▸ **Written exercise**: Render each line of the listing below as a two-column Markdown table headed No. and Text, numbering the rows and skipping blank lines. Leave the pictures out of the table.
------------------------------------------------
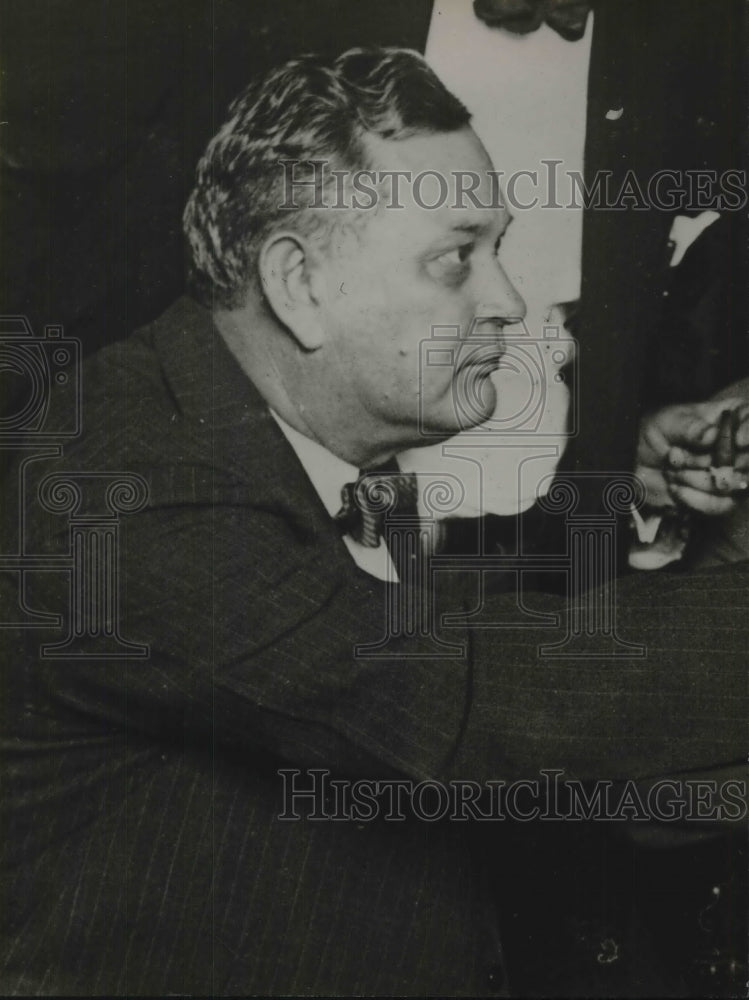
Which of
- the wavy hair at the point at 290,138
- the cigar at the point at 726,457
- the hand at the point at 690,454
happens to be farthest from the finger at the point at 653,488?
the wavy hair at the point at 290,138

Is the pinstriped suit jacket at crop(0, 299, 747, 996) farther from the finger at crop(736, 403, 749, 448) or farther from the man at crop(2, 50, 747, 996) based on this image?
the finger at crop(736, 403, 749, 448)

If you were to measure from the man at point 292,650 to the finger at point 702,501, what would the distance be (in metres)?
0.18

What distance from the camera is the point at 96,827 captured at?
2.39m

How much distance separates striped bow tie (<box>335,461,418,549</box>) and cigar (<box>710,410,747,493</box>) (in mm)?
725

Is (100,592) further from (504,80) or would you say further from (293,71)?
(504,80)

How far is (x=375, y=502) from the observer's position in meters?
2.45

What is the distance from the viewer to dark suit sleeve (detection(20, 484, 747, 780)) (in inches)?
91.9

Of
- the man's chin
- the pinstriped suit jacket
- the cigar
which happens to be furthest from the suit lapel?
the cigar

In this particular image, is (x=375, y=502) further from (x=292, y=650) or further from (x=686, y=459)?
(x=686, y=459)

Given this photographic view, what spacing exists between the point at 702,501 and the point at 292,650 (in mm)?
1037

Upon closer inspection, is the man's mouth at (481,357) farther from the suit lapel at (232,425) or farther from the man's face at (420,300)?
the suit lapel at (232,425)

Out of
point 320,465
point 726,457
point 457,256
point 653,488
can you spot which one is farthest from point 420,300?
point 726,457

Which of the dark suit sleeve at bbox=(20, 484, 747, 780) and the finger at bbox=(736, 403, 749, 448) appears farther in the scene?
the finger at bbox=(736, 403, 749, 448)

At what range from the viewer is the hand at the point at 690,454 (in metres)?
2.47
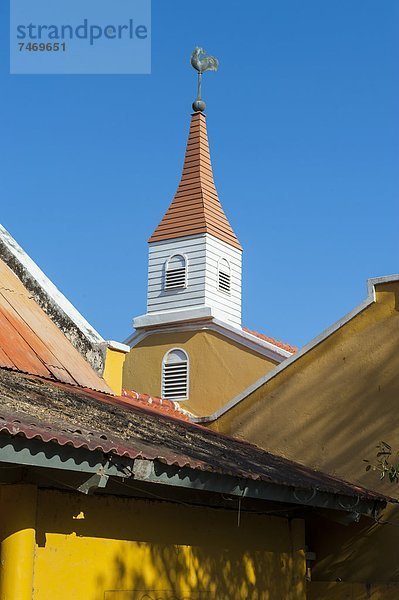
------------------------------------------------
▸ **Expected answer**:
| No. | Text |
|---|---|
| 1 | Which of |
| 2 | - the wavy hair at the point at 290,138 |
| 3 | - the cigar at the point at 726,457 |
| 4 | - the hand at the point at 690,454 |
| 5 | happens to be farthest from the finger at the point at 653,488? |
| 6 | the wavy hair at the point at 290,138 |
| 7 | Is the pinstriped suit jacket at crop(0, 299, 747, 996) farther from the finger at crop(736, 403, 749, 448) or farther from the man at crop(2, 50, 747, 996) based on this image? |
| 8 | the finger at crop(736, 403, 749, 448) |
| 9 | If you were to measure from the man at point 292,650 to the finger at point 702,501, what would the distance be (in metres)? |
| 10 | 0.18 |
| 11 | What distance from the camera is the point at 96,827 captured at? |
| 12 | 2.39m |
| 13 | How much distance separates striped bow tie (<box>335,461,418,549</box>) and cigar (<box>710,410,747,493</box>) (in mm)? |
| 14 | 725 |
| 15 | Is (100,592) further from (504,80) or would you say further from (293,71)? |
| 16 | (504,80) |
| 17 | How far is (x=375, y=502) from the observer's position in meters? |
| 18 | 2.45 |
| 19 | What is the distance from the viewer to dark suit sleeve (detection(20, 484, 747, 780)) (in inches)? |
| 20 | 91.9 |
| 21 | Of |
| 22 | - the man's chin |
| 23 | - the pinstriped suit jacket |
| 24 | - the cigar |
| 25 | which happens to be furthest from the suit lapel? |
| 26 | the cigar |
| 27 | In this particular image, is (x=375, y=502) further from (x=292, y=650) or further from (x=686, y=459)? |
| 28 | (x=686, y=459) |
| 29 | Given this photographic view, what spacing exists between the point at 702,501 and the point at 292,650 (in mm)? |
| 30 | 1037 |
| 31 | Upon closer inspection, is the man's mouth at (481,357) farther from the suit lapel at (232,425) or farther from the man's face at (420,300)? |
| 32 | the suit lapel at (232,425) |
| 33 | Out of |
| 34 | point 320,465 |
| 35 | point 726,457 |
| 36 | point 457,256 |
| 37 | point 653,488 |
| 38 | can you spot which one is farthest from point 420,300? |
| 39 | point 726,457 |
| 40 | Which of the dark suit sleeve at bbox=(20, 484, 747, 780) and the finger at bbox=(736, 403, 749, 448) appears farther in the scene? |
| 41 | the finger at bbox=(736, 403, 749, 448) |
| 42 | At what range from the viewer is the hand at the point at 690,454 (in metres)? |
| 43 | 2.47 |